# Problem requirements
Return the records that follow, matching each one exactly.

(Input material Opens)

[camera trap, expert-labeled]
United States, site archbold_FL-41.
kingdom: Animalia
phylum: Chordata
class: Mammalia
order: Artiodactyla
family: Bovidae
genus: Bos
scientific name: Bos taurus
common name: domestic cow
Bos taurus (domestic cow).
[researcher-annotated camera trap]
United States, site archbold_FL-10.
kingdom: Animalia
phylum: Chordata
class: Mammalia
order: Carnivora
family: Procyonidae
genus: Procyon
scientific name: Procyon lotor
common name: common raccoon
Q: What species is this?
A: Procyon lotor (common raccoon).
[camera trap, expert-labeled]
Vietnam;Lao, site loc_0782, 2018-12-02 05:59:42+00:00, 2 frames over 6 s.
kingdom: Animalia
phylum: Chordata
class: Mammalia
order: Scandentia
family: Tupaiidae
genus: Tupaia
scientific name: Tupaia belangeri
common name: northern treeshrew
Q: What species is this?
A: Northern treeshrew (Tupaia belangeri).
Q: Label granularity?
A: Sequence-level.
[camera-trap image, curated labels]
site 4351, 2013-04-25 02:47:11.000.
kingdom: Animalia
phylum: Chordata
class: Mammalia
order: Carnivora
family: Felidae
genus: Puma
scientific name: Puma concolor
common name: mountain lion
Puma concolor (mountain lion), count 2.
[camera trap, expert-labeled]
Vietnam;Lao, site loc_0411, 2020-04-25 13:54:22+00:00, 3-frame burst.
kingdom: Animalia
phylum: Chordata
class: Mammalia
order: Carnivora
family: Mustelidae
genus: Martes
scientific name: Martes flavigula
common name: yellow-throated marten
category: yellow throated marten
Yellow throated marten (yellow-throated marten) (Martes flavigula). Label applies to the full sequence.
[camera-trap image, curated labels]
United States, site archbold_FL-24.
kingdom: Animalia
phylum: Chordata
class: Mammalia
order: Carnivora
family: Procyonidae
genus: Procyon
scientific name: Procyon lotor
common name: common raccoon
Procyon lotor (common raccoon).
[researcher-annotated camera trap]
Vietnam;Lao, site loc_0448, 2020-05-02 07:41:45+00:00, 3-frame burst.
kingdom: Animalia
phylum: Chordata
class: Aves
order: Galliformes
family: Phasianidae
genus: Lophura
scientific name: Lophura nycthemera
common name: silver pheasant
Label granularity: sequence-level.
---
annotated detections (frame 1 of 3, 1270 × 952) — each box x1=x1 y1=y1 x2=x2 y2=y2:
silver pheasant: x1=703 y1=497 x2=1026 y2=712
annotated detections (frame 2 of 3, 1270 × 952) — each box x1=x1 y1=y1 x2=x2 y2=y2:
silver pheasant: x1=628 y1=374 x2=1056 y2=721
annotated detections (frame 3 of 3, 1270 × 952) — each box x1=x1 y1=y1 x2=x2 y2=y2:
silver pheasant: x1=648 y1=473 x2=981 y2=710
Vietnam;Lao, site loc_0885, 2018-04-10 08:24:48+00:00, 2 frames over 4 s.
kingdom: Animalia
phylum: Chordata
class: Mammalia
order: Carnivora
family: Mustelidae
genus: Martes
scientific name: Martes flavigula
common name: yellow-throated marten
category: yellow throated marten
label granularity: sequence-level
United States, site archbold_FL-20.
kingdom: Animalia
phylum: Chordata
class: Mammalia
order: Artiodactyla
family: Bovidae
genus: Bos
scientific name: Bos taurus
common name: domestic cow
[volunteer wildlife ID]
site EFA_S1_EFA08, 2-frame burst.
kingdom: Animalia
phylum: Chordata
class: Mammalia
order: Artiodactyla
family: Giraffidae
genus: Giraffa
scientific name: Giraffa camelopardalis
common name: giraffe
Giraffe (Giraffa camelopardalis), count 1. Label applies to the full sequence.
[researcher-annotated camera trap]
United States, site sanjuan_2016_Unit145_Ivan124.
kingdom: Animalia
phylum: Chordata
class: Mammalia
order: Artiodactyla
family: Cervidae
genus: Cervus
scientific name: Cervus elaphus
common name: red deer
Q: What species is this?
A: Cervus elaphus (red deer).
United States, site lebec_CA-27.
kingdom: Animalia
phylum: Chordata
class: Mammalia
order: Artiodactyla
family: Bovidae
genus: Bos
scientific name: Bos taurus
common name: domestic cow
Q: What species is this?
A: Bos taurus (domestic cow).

(Input material Closes)

# Task solution
[camera trap, expert-labeled]
United States, site archbold_FL-41.
kingdom: Animalia
phylum: Chordata
class: Mammalia
order: Artiodactyla
family: Bovidae
genus: Bos
scientific name: Bos taurus
common name: domestic cow
Bos taurus (domestic cow).
[researcher-annotated camera trap]
United States, site archbold_FL-10.
kingdom: Animalia
phylum: Chordata
class: Mammalia
order: Carnivora
family: Procyonidae
genus: Procyon
scientific name: Procyon lotor
common name: common raccoon
Q: What species is this?
A: Procyon lotor (common raccoon).
[camera trap, expert-labeled]
Vietnam;Lao, site loc_0782, 2018-12-02 05:59:42+00:00, 2 frames over 6 s.
kingdom: Animalia
phylum: Chordata
class: Mammalia
order: Scandentia
family: Tupaiidae
genus: Tupaia
scientific name: Tupaia belangeri
common name: northern treeshrew
Q: What species is this?
A: Northern treeshrew (Tupaia belangeri).
Q: Label granularity?
A: Sequence-level.
[camera-trap image, curated labels]
site 4351, 2013-04-25 02:47:11.000.
kingdom: Animalia
phylum: Chordata
class: Mammalia
order: Carnivora
family: Felidae
genus: Puma
scientific name: Puma concolor
common name: mountain lion
Puma concolor (mountain lion), count 2.
[camera trap, expert-labeled]
Vietnam;Lao, site loc_0411, 2020-04-25 13:54:22+00:00, 3-frame burst.
kingdom: Animalia
phylum: Chordata
class: Mammalia
order: Carnivora
family: Mustelidae
genus: Martes
scientific name: Martes flavigula
common name: yellow-throated marten
category: yellow throated marten
Yellow throated marten (yellow-throated marten) (Martes flavigula). Label applies to the full sequence.
[camera-trap image, curated labels]
United States, site archbold_FL-24.
kingdom: Animalia
phylum: Chordata
class: Mammalia
order: Carnivora
family: Procyonidae
genus: Procyon
scientific name: Procyon lotor
common name: common raccoon
Procyon lotor (common raccoon).
[researcher-annotated camera trap]
Vietnam;Lao, site loc_0448, 2020-05-02 07:41:45+00:00, 3-frame burst.
kingdom: Animalia
phylum: Chordata
class: Aves
order: Galliformes
family: Phasianidae
genus: Lophura
scientific name: Lophura nycthemera
common name: silver pheasant
Label granularity: sequence-level.
---
annotated detections (frame 1 of 3, 1270 × 952) — each box x1=x1 y1=y1 x2=x2 y2=y2:
silver pheasant: x1=703 y1=497 x2=1026 y2=712
annotated detections (frame 2 of 3, 1270 × 952) — each box x1=x1 y1=y1 x2=x2 y2=y2:
silver pheasant: x1=628 y1=374 x2=1056 y2=721
annotated detections (frame 3 of 3, 1270 × 952) — each box x1=x1 y1=y1 x2=x2 y2=y2:
silver pheasant: x1=648 y1=473 x2=981 y2=710
Vietnam;Lao, site loc_0885, 2018-04-10 08:24:48+00:00, 2 frames over 4 s.
kingdom: Animalia
phylum: Chordata
class: Mammalia
order: Carnivora
family: Mustelidae
genus: Martes
scientific name: Martes flavigula
common name: yellow-throated marten
category: yellow throated marten
label granularity: sequence-level
United States, site archbold_FL-20.
kingdom: Animalia
phylum: Chordata
class: Mammalia
order: Artiodactyla
family: Bovidae
genus: Bos
scientific name: Bos taurus
common name: domestic cow
[volunteer wildlife ID]
site EFA_S1_EFA08, 2-frame burst.
kingdom: Animalia
phylum: Chordata
class: Mammalia
order: Artiodactyla
family: Giraffidae
genus: Giraffa
scientific name: Giraffa camelopardalis
common name: giraffe
Giraffe (Giraffa camelopardalis), count 1. Label applies to the full sequence.
[researcher-annotated camera trap]
United States, site sanjuan_2016_Unit145_Ivan124.
kingdom: Animalia
phylum: Chordata
class: Mammalia
order: Artiodactyla
family: Cervidae
genus: Cervus
scientific name: Cervus elaphus
common name: red deer
Q: What species is this?
A: Cervus elaphus (red deer).
United States, site lebec_CA-27.
kingdom: Animalia
phylum: Chordata
class: Mammalia
order: Artiodactyla
family: Bovidae
genus: Bos
scientific name: Bos taurus
common name: domestic cow
Q: What species is this?
A: Bos taurus (domestic cow).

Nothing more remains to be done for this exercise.